On January 26, 2006, during a live broadcast of her daytime TV talk show, Oprah Winfrey confronts author James Frey about fabrications in “A Million Little Pieces,” his memoir about addiction and recovery, which she chose as an Oprah’s Book Club selection in September 2005.
“A Million Little Pieces,” published in 2003, was James Frey’s first book. In it, he describes in graphic detail his harrowing experiences with addictions to drugs and alcohol, and his time at a treatment center when he was in his early 20s. After Winfrey picked “A Million Little Pieces” for her popular on-air book club, which launched in 1996, the memoir climbed the best-sellers lists, following in the footsteps of many of the club’s previous selections. In October 2005, Frey appeared on “The Oprah Winfrey Show” to promote his book, which the talk show host had previously said she “couldn’t put down,” calling it “a gut-wrenching memoir that is raw and it’s so real…”
Then, in early January 2006, The Smoking Gun Web site published an expose claiming court records, police reports and interviews with a variety of sources showed that Frey had falsified and exaggerated parts of “A Million Little Pieces”–especially surrounding his criminal past and time spent in jail–in order to make his story more dramatic. On January 11, 2006, Frey and his mother appeared on “Larry King Live” to defend “A Million Little Pieces,” and Winfrey called in to the show to express support for the author. However, two weeks later, on January 26, when Frey appeared on Winfrey’s for a second time, he faced tough questioning from the talk show host, whose attitude toward him had changed. Winfrey began the live program by telling him, “It is difficult for me to talk to you because I feel really duped. But more importantly, I feel that you betrayed millions of readers.”
Frey admitted to Winfrey that he had altered and embellished details of his story, including the fact that he had been in jail for just several hours, not 87 days, as stated in his book. When Winfrey asked him about a particularly memorable incident from the book in which he wrote about having root canals without anesthesia, Frey conceded he couldn’t recall whether or not the dentist had used any Novocain.

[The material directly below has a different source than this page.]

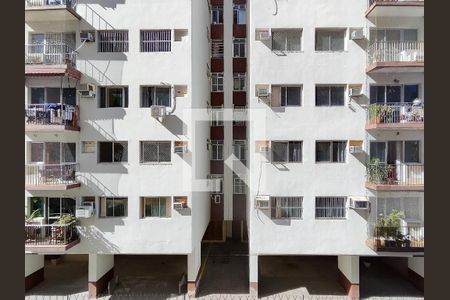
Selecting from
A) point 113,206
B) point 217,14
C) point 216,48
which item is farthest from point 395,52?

Winfrey also confronted the publisher of “A Million Little Pieces,” saying her staff had been contacted about possible inaccuracies in the book, only to be told that the publishing company stood by Frey’s story as a work of non-fiction. During the show, the publisher acknowledged that “A Million Little Pieces” had not been fact-checked.
Frey’s fabrications sparked a national debate over the definition of memoir. In the aftermath of the controversy, he was dropped by his literary agent, and his publisher settled a class-action lawsuit brought by readers who claimed they had been defrauded. Future editions of “A Million Little Pieces” included a note from Frey in which he admitted to altering parts of his story. However, the scandal did not signal the end of Frey’s career: He went on to publish novels including “Bright Shiny Morning” (2008) and “The Final Testament of the Holy Bible” (2011).